The jokes
Why are 9/11 victims the fastest readers?
Because they can go through 100 stories in 7 seconds.
Friend: How's it going?
Me: Good, things are good!
Parent: How are you?
Me: Oh, I'm fine!
Twitter: Compose new tweet?
Me: Hellooooo, I would like to tell you about my anxiety & my current greatest fears & let's talk about the impending apocalypse while we're at it.
I saw your mom at work the other night. She was talking about how good she was doing.
Hands down, best $20 blowjob ever.
Where do orphans get stuff from?
The reject shop.
What’s the difference between a microwave and a 10 year old girl?
The microwave doesn’t fart out blood and diarrhea when you pull your meat out.
Memes
I kicked a ball at the kid in the wheelchair, and now we're playing Rocket League.
What animal can jump the highest? The emo kids.
You know, having an uncle is a good thing sometimes! I get a pair of shoes every week. He says it’s my reward for playing the tickle game with him in his damp and dark basement. It hurts sometimes. But hey, new shoes!
What's the difference between a Chinese person and an old person?
One lasts long and another doesn't.
Why do you always high five the emo person? 'Cause you can't just leave them hanging.
Why did the Twin Towers get mad?
They ordered pepperoni pizza, but got plane.
The easiest time to add insult to injury is when you're signing someone's cast.
Why does a leaf fall faster than an Emo?
The Emo hangs himself.
What's an orphan's favorite game to play on Roblox? The game Adopt Me.

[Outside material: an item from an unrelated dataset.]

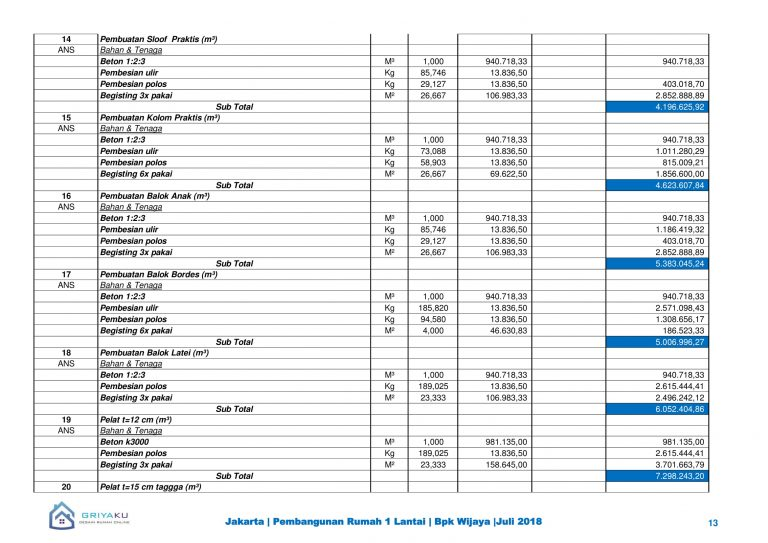 analisa harga lt1 13 768x543 - Contoh Produk Dokumen Rencana Anggarn Biaya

What's the difference between an orphan and a bowl of apples?
The apples got picked!
You know what they say about 9/11 jokes?
The second one never lands as good as the first one.
Me: The light wow brighter than my future.
I said to the fish, "I have dam."
What did the North Tower say to the South Tower in summer?
"Are you ready for fall?"
I just beat the Hollow Knight and found it takes 26 hours to beat it, but it took me 69 hours to beat it.